Where they stand: Jones-Drew has one year remaining on his contract and said during the season he will participate in off-season activities. That could avert the holdout that kept him out of training camp and preseason last year. Aside from Jones-Drew, this is a position of unknowns. Jennings is a free agent, which could mean a backup role for Owens, a two-time Pro Bowl selection who produced in his first career starts at running back late in the season. Elsewhere, the new general manager will sift through a group of rookies/veterans with minimal experience to determine if any fit into the future. Jones-Drew performed well when healthy this season, and Owens played well enough to merit consideration as a backup. Beyond that, nothing’s certain here.
Synopsis: Shorts and Blackmon solidified themselves as one of the top young receiving tandems in the NFL. Shorts came within 21 yards of becoming the first Jaguars player with 1,000 yards receiving since Jimmy Smith in 2005, and Blackmon overcame a slow start to finish his rookie season with 865 yards receiving. Robinson missed nine games with four concussion-related incidents after signing as a free agent last offseason, and while Shipley played well after signing as a free agent in November, none of the other receivers played a significant regular-season role.
Where they stand: Shorts and Blackmon make this an area of strength moving forward, and Shipley played well enough to merit a spot entering training camp. A major question remains Robinson, who has yet to discuss his status moving forward. The Jaguars need to add depth here, but Shorts and Blackmon are core players.
Tight end (6)
Synopsis: Lewis, a 2010 Pro Bowl selection, improved last season after struggling in 2011, catching 52 passes for 540 yards and four touchdowns after not catching a touchdown pass the previous year. He also remained one of the NFL’s best blocking tight ends. Overall, the Jaguars didn’t get much receiving from this position, with Zach Miller – long projected as a potential contributor as a receiver – having gone on injured reserve before the season and later being released.

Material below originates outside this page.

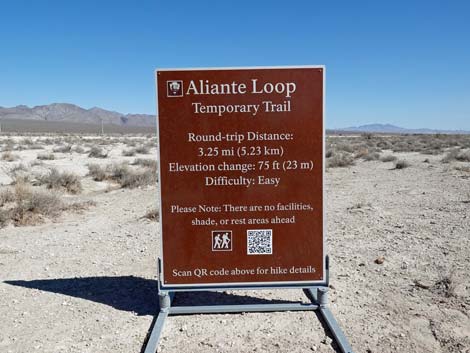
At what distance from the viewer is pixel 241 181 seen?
13.8 feet

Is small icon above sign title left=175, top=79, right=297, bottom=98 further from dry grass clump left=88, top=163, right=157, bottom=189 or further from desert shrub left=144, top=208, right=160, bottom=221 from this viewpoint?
dry grass clump left=88, top=163, right=157, bottom=189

Where they stand: This is a position in need of an upgrade. Lewis remains a premier blocker and can be effective in the passing game, but overall, the Jaguars continue to need a receiving tight end who can stretch the field and beat linebackers and safeties consistently. That figures to be a focus of the new general manager.
Synopsis: Jones carried just five times for eight yards, but remained one of the NFL’s best blocking fullbacks. When Jones missed four games in November, the running game struggled in his absence.
Where they stand: Jones is a free agent and because he is a nine-year veteran, he will be more expensive than some general managers like for a fullback. He still is elite and key to the Jaguars’ running game, but it remains to be seen how he’ll fit into the new general manager’s plans.
Offensive line (13)
Synopsis: This group underperformed much of the season, allowing 50 sacks – third-most in the NFL – and also allowing the running game to slip from 2011. Meester was consistent through much of his 13th season, but starters Monroe and Nwaneri were not, and rookie Bradfield was benched late in the season for veteran Whimper. Injuries took a toll, beginning with Rackley, Spitz and Estes being placed on injured reserve in training camp. Left guard was uncertain much of the season, with veteran Britton losing his job to Brewster, a rookie who performed well at times before being placed on injured reserve late in the season. Vallos and Pasztor got starts late in the season after signing from the practice squad.
Where they stand: This area must improve. The question the general manager must ask is, “Does the position need a coaching change, does it need tweaking or is an overhaul needed?” Monroe has elite ability, and Meester has expressed interest in returning. Nwaneri struggled with injuries, but is capable of elite play. Rackley’s return from injury also could solidify a tackle or guard position, but overall, the line needs depth, some of which could come from the roster and much of which could come from the draft and free agency.